__WHAT THE EXERCISE ASKS__: Rewrite every line of the block of data below as a JSON list of strings, one string per line, skipping blank lines. Leave the picture out of the list.

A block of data
* * * * * * * * *

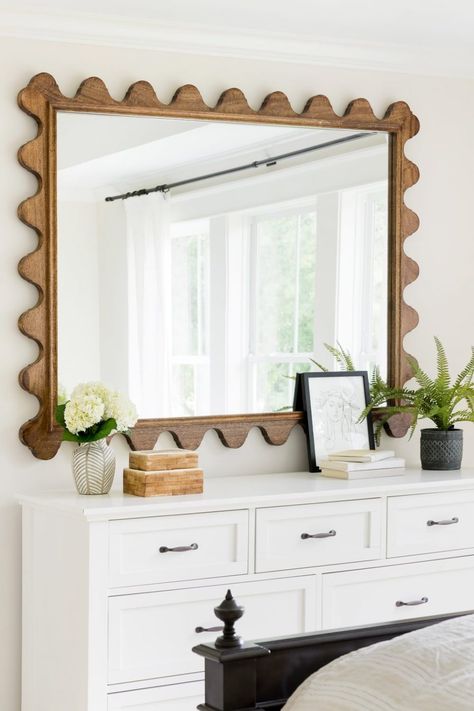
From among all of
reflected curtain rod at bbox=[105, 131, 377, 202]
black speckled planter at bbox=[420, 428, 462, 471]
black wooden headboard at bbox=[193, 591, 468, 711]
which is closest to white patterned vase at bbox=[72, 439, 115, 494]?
reflected curtain rod at bbox=[105, 131, 377, 202]

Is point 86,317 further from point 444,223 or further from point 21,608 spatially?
point 444,223

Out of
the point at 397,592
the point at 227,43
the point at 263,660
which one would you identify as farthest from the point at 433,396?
the point at 263,660

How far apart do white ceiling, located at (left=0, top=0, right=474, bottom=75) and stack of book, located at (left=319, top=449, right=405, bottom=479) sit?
140 cm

* * * * * * * * *

__RESULT__:
[
  "From among all of",
  "reflected curtain rod at bbox=[105, 131, 377, 202]",
  "black speckled planter at bbox=[420, 428, 462, 471]",
  "black wooden headboard at bbox=[193, 591, 468, 711]",
  "which is closest to white patterned vase at bbox=[72, 439, 115, 494]?",
  "reflected curtain rod at bbox=[105, 131, 377, 202]",
  "Is point 86,317 further from point 444,223 or further from point 21,608 spatially?",
  "point 444,223",
  "Out of",
  "the point at 397,592",
  "the point at 227,43",
  "the point at 263,660",
  "which one would you identify as farthest from the point at 433,396?",
  "the point at 263,660",
  "How far apart do white ceiling, located at (left=0, top=0, right=474, bottom=75) and stack of book, located at (left=319, top=449, right=405, bottom=479) sit?",
  "140 cm"
]